EXTRAIT FOURNI:
Ce dernier suit ainsi rigoureusement le déroulement de la série animée originale, celle vue en 1985 sur Canal +. On commence ainsi dans la peau de l’ancien Cobra, celui d’avant sa mort simulée et son opération de chirurgie esthétique qui lui permettra de disparaître aux yeux des pirates de l’espace. Chaque niveau du jeu est en fait un épisode du dessin animé, dont il reprend le titre, la trame, les décors… et de nombreux extraits.
Les cinématiques du jeu sont en effet de véritables scènes extraites du dessin animé. Un procédé malin, qui permet d’immerger dans la série le fan nostalgique, principale cible marketing du jeu, ou de la faire découvrir aux moins de trente ans, mais aussi d’économiser pas mal sur le développement de cinématiques originales.
C’est aussi un procédé qui est une forme d’aboutissement de ce en quoi se rêvait le jeu vidéo dans les années 80 : un dessin animé interactif. Quand est sorti le jeu Cobra de Loriciel, en 1986, il fallait encore une bonne dose d’imagination pour se croire dans les aventures du héros. Le vrai dessin animé interactif était si loin, technologiquement, presque hors de portée. Mais on en rêvait. Les courtes séquences digitalisées telles que celles, cultes, tirée du film pour le jeu Terminator 2 d’Ocean (1991), ou les expérimentations comme Dragon’s Lair, de Don Bluth (1983) montrent bien cette ambition de l’époque.
Et avec ce Cobra: The Awakening, on y est, on joue au dessin-animé de notre enfance ! Les décors du jeu reprennent bien les éléments d’ambiance (paysages, couleurs…) des séquences de l’anime dans lesquelles elles se déroulent, l’enchainement entre dessin animé et gameplay est plutôt fluide, aidé par le fait que tout a été redoublé avec un nouveau casting d’acteurs, pour unifier l’ensemble.
On regrettait, lors de notre preview, que les images du dessin animé n’aient pas été nettoyées, mais au final, c’est quelque chose qu’on apprécie, et qui permet de vraiment de replonger dans l’œuvre de l’époque. On regrette même que les phases de gameplay ne bénéficient pas d’un filtre ajoutant du bruit, par exemple, pour coller encore mieux aux scènes de l’anime.

DÉTAILS DE L'EXERCICE: Poursuivez, s'il vous plaît, le texte sur le jeu Cobra à partir de sa dernière phrase. Les lignes ci-dessous n'ont aucun lien avec le texte sur le jeu Cobra.

DONNÉES ENREGISTRÉES:
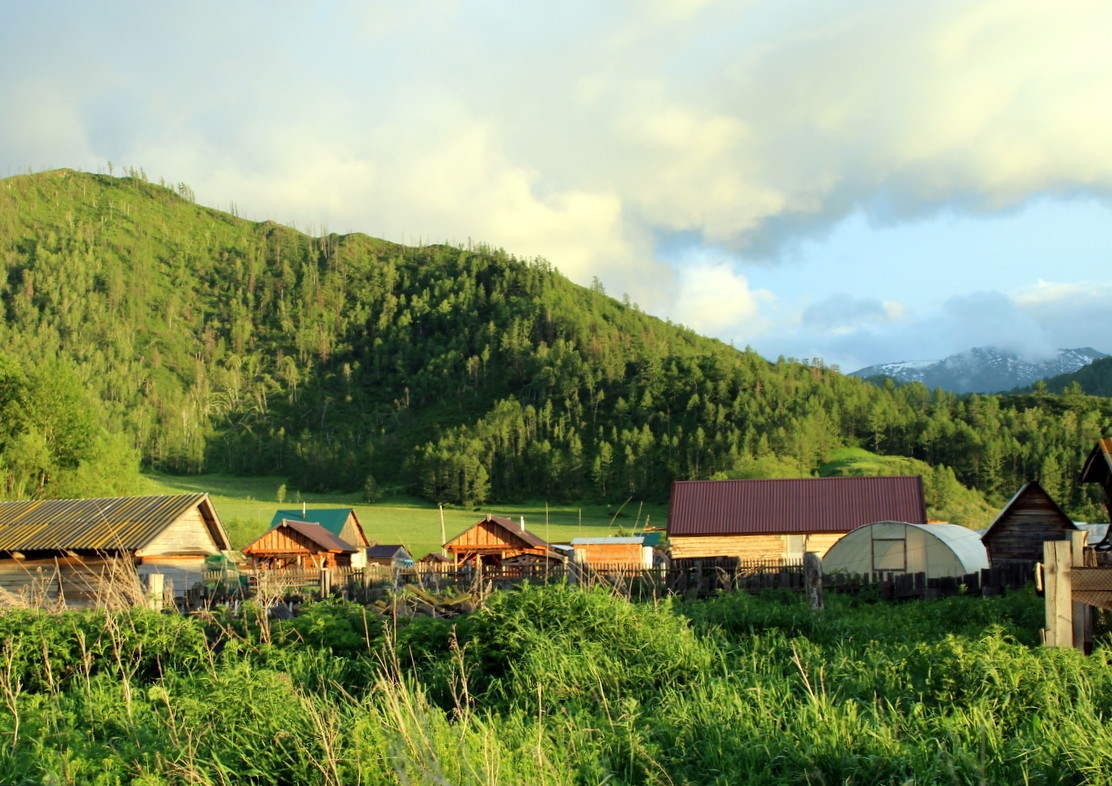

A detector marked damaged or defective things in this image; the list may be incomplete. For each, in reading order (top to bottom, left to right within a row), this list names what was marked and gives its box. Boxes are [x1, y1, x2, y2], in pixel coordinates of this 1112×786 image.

rusty roof [0, 495, 230, 555]
rusty roof [667, 475, 929, 538]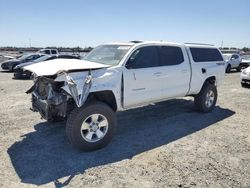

RÉSULTAT DE L'EXERCICE:
De même qu’on avait trouvé le nouveau doublage un peu dans l’imitation de l’original, mais là encore, nous revenons sur notre première impression pour saluer le travail des acteurs. Les séquences animées ayant aussi été redoublées, il fallait trouver le juste équilibre pour une réinterprétation qui ne s’éloigne pas trop du matériau d’origine, ce qu’Alexis Victor (Cobra) et Marie Zidi (Armanoïde) réussissent parfaitement. On peut ainsi être un peu décontenancé par le ton particulier d’Armanoïde, mais il faut revoir un épisode original pour se rendre compte que c’est bien le ton du personnage original, en tous cas en VF.
Plus vif que le serpent, c’est Cobra
Mais alors, quand est-ce qu’on joue ? Si l’anime est au cœur du projet, il s’agit quand même d’un jeu vidéo. Et comment ne pas imaginer un jeu vidéo Cobra, qui possède donc un canon dans son bras gauche, sans penser à Mega Man, plus ou moins équipé de la même façon ?
S’inspirant assez largement de son illustre ainé de chez Capcom, Cobra: The Awakening est donc un jeu de plateformes mâtiné de run’n gun. La part belle est laissée au Psychogun (le canon dans le bras, donc), qui possède trois attaques différentes : une basique, une chargée, et une télécommandée. Mais Cobra peut aussi se servir de son revolver et de ses cigares explosifs. Et de ses poings, évidemment.
Un bel arsenal qui donne parfois au titre des allures de puzzle game ou de jeu de rythme, selon les niveaux. En effet, certains ennemis ne seront sensibles qu’à une seule de ces armes, et il faudra utiliser la bonne attaque sur le bon ennemi, au bon moment. Ajoutons à cela aussi une esquive, et l’on se retrouve à devoir conjuguer l’ensemble des capacités de façon parfois complexe : j’élimine le bouclier avec le Colt Python, j’esquive un tir, j’élimine ensuite l’ennemi précédent, désormais à découvert, et en même temps la tourelle via le tir télécommandé, j’esquive un nouveau tir, puis saute sur de dernier ennemi protégé par un champ de force pour l’éliminer à coups de poing. Voilà le genre de séquence que propose régulièrement le jeu.
L’exploration n’est pas négligée non plus, et des portes donnant accès à des donjons facultatifs sont plus ou moins cachées un peu partout. Derrière ces portes, des défis de plateformes, de shoot, ou façon puzzle game vous attendent, certains très simples, mais d’autres relativement corsés.
Le jeu de manière générale n’est pas particulièrement facile, même en mode « normal », et il faudra refaire certains niveaux plusieurs fois (au gré des gadgets supplémentaires qu’on glane pendant la partie) si l’on veut compléter l’aventure à 100%. On note d’ailleurs que les trésors déblocables manquent un peu d’intérêt : des « collectibles » servant à décorer le vaisseau qu’on ne voit même pas pendant les phases de gameplay. On aurait aimé avoir des documents d’archives sur Cobra, par exemple (ce qui pose probablement des problèmes de coûts en droit d’exploitation).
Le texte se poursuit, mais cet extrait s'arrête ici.